MATT DUKE > One Day Die

A review of Matt Duke’s album “One Day Die,” originally published on AmericanSongwriter.com.

brittney mckenna is graduating from belmont university double majoring in journalism and cultural criticism, with a minor in english writing. she is a freelance writer/photographer based out of nashville, tn.

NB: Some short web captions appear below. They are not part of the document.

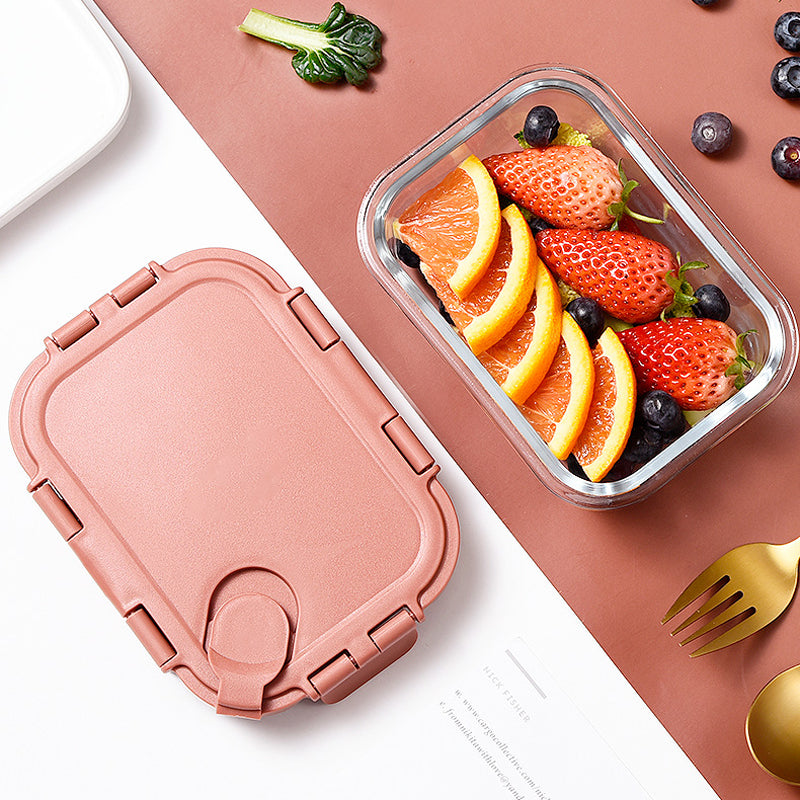 Eco-Friendly Glass Food Container With Lid Glass Lunch Box Microwavable Lunch Container
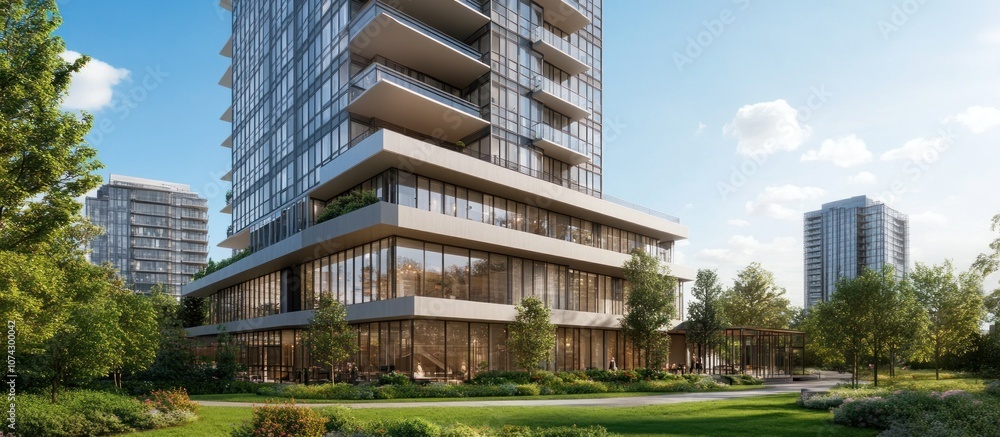 Modern condominium building with glass walls, green spaces, and a sunny blue sky, Modern condominium building with glass walls, green spaces, and a sunny blue sky,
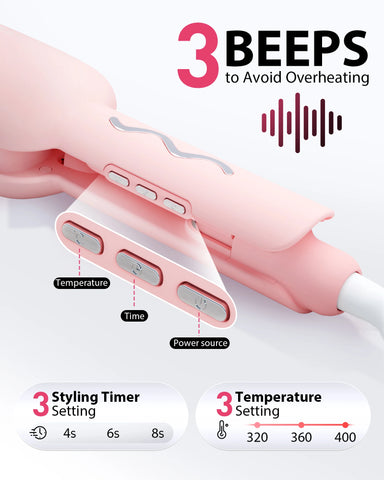 Waver Curling Iron, Beach Waves Curling Wand, Ionic Hair Waver with Anti-Scald Hair Crimper, 2 Barrel Hair Crimper  1.25 Inch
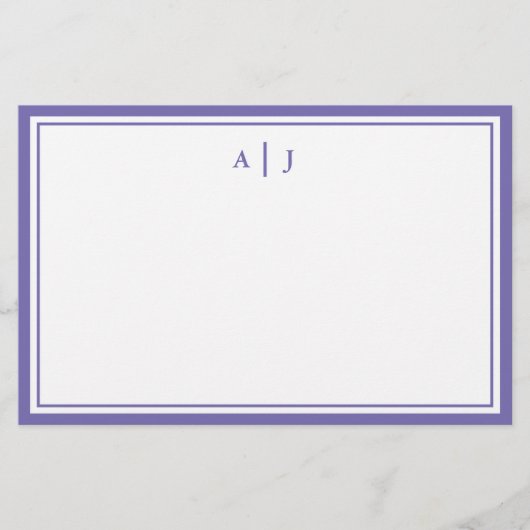 Minimalistisch periwinkle 2-grensmonogram briefpapier (Voorkant)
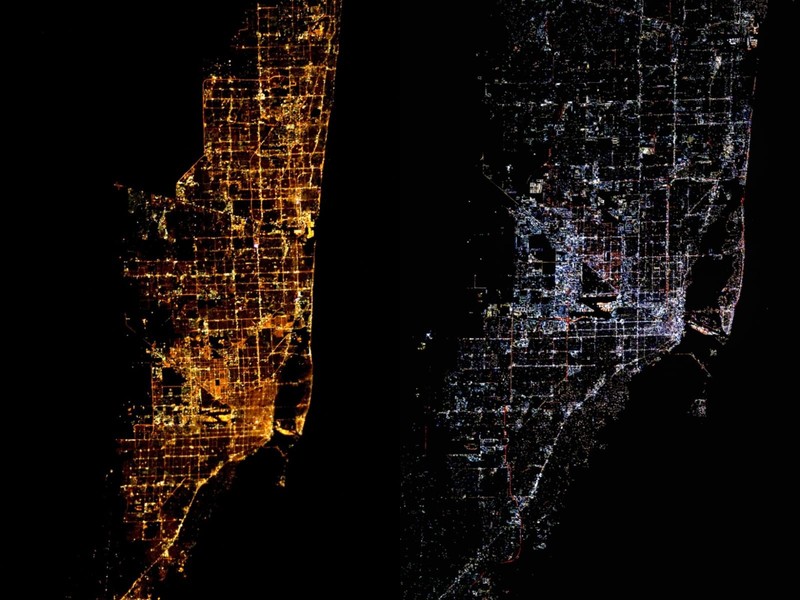 Orașul Miami văzut din spațiu  2012 vs 2024 Sursa foto: X/ Don Pettit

Originally published on AmericanSongwriter.com on March 29, 2011

Matt Duke
One Day Die
Ryko
Rating: ★★★☆☆

At first glance, Matt Duke looks really young. But looks aren’t everything, and the songs on his latest Ryko release One Day Die tell a completely different story. The record gets at what the title suggests—that we’re mortal, that one day we will die, and how all the days that come in between can be a struggle but we get through them anyway. The 25-year-old south Jersey native possesses a sense of poetic lyricism and an understanding of human nature that indicate anything but the musings of a twenty-something, and the record could ride on his words alone.

Sonically, the album is as unpredictable as Duke professes life to be and, for the most part, that spontaneity works. Opening track “M.L.T.” starts slow and builds into an angular rocker about growing up and going home and that weird time of life where everything just starts to feel different. At his best, Duke echoes singer-songwriters like Jeff Buckley (“Shangri-La,” “Lay”), and he especially benefits from the unexpected arrangements present in many of the record’s tracks (“Kangaroo Court,” “Seriously, Indulge Me”), leaving a couple songs (like “The Hour”) to suffer from coffee shop syndrome and pale in comparison to their more intricately composed counterparts. Overall, though, it’s a promising second record from a talented songwriter that begs multiple listens.